For a complete reference of all LLM enrichments, see the LLM Observability Metrics Reference.
RAG Health Metrics (LLM-as-a-Judge Evaluators)
RAG Health Metrics are a purpose-built diagnostic triad for evaluating RAG applications. These evaluators use LLM-as-a-Judge approaches and are available in Agentic Monitoring and Experiments:- Answer Relevance 2.0 — Ordinal scoring (High/Medium/Low = 1.0/0.5/0.0) measuring how well the response addresses the query. Also available in LLM Observability.
- Context Relevance — Ordinal scoring measuring whether retrieved documents support the query. Available in Agentic Monitoring and Experiments only.
- RAG Faithfulness — Binary scoring (Yes/No = 1/0) assessing whether the response is grounded in retrieved documents. Also available in LLM Observability.
OpenAI-based metrics
- These metrics are generated through the OpenAI API, which may introduce latency due to network communication and processing time.
- OpenAI API access token MUST BE provided by the user, which will be configured during onboarding.
- The specific model to be used for these metrics will also be chosen during onboarding.

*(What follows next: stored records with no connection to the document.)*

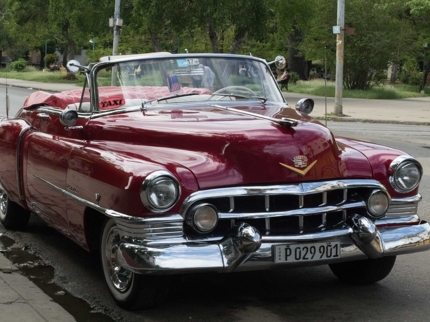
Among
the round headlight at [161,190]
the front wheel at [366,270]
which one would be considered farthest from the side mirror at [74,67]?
the front wheel at [366,270]

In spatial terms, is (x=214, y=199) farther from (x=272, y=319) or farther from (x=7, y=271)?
(x=7, y=271)

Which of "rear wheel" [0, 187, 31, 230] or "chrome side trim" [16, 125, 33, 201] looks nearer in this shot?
"chrome side trim" [16, 125, 33, 201]

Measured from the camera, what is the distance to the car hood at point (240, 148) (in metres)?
5.05

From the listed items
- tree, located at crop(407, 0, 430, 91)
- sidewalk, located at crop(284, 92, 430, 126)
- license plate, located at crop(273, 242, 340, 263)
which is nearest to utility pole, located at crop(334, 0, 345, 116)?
sidewalk, located at crop(284, 92, 430, 126)

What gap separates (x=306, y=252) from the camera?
16.3ft

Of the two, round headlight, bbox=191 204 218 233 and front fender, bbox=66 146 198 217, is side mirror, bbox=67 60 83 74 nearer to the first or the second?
front fender, bbox=66 146 198 217

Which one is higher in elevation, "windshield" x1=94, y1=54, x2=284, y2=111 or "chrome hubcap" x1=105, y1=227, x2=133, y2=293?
A: "windshield" x1=94, y1=54, x2=284, y2=111

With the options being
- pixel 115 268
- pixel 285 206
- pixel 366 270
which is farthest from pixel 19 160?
pixel 366 270

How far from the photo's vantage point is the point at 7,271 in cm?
621

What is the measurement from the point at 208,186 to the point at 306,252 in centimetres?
71

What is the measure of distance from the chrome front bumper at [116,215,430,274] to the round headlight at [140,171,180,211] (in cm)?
22

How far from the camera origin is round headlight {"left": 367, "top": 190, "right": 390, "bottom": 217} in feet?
17.4

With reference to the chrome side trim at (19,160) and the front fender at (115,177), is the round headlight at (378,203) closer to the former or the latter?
the front fender at (115,177)

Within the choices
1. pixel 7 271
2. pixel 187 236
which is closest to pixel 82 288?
pixel 7 271
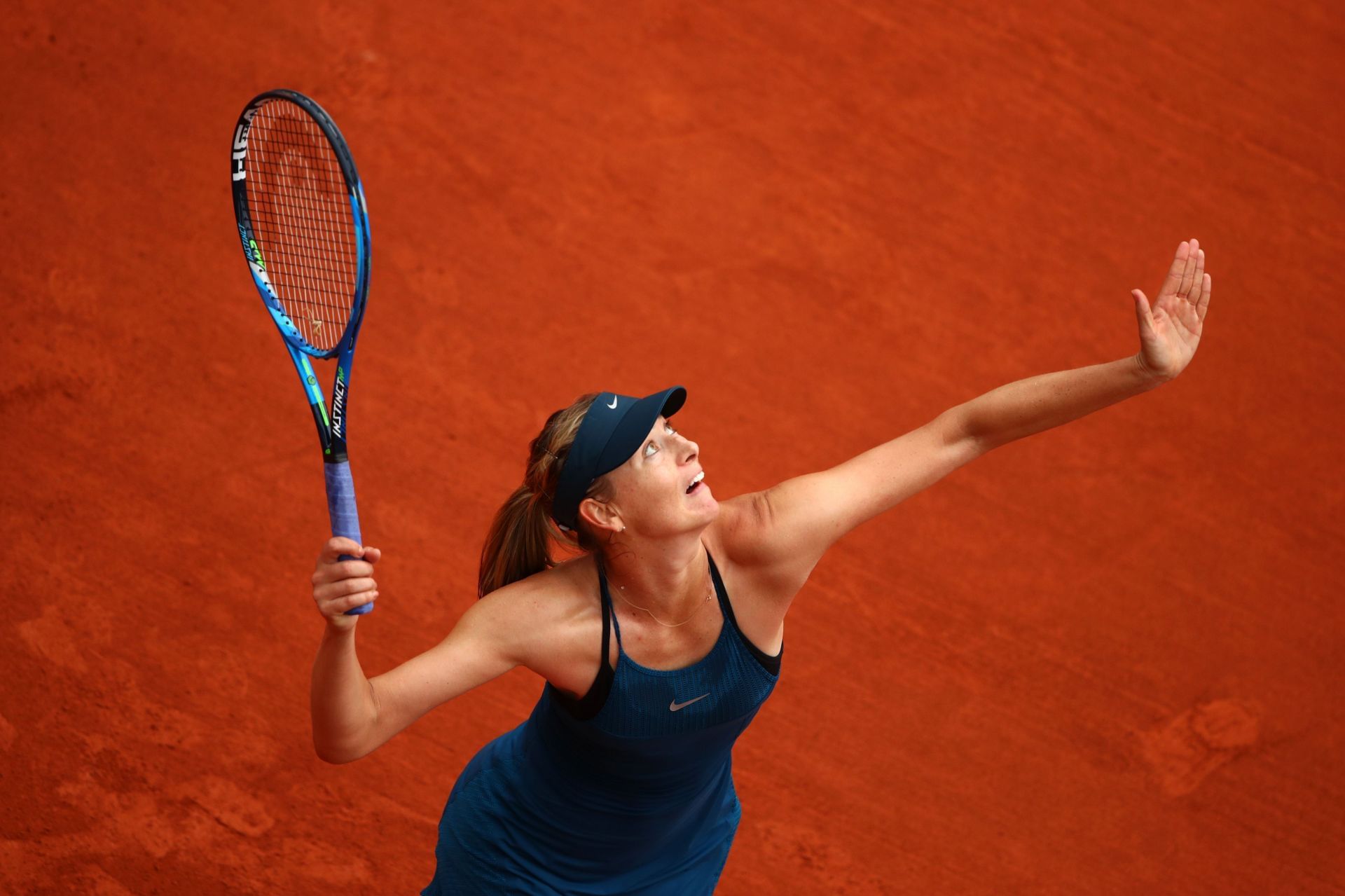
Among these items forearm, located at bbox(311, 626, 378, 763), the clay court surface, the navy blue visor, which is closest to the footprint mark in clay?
the clay court surface

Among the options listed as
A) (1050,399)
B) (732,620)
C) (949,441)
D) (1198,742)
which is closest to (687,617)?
(732,620)

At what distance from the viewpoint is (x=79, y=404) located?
212 inches

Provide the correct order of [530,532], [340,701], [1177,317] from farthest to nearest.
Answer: [530,532] < [1177,317] < [340,701]

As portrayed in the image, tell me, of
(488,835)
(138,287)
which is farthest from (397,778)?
(138,287)

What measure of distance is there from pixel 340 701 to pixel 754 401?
3.54m

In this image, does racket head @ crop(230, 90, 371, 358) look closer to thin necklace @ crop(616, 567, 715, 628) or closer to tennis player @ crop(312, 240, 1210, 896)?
tennis player @ crop(312, 240, 1210, 896)

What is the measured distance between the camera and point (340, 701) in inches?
96.0

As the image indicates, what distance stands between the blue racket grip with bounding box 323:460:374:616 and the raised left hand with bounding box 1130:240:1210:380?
1674mm

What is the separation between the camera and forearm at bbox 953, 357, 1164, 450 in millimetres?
2842

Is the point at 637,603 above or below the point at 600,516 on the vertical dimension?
below

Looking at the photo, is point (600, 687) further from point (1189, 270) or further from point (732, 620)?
point (1189, 270)

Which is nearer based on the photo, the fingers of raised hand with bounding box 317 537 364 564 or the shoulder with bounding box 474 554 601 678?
the fingers of raised hand with bounding box 317 537 364 564

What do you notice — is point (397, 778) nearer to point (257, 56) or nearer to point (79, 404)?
point (79, 404)

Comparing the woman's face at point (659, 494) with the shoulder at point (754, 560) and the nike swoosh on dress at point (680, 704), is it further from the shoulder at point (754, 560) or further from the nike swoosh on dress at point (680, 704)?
the nike swoosh on dress at point (680, 704)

Fiddler Centor Model metrics
- These metrics are generated through Fiddler’s in-house, purpose-built SLMs.
- These metrics can be generated in air-gapped environments and do not rely on any over-the-network connection to generate such scores.
- Centor Safety — Evaluates safety across 11 dimensions including jailbreaking, toxicity, and harmful content.
- Centor Faithfulness — Proprietary Fiddler Centor Model for hallucination detection. Not to be confused with RAG Faithfulness above.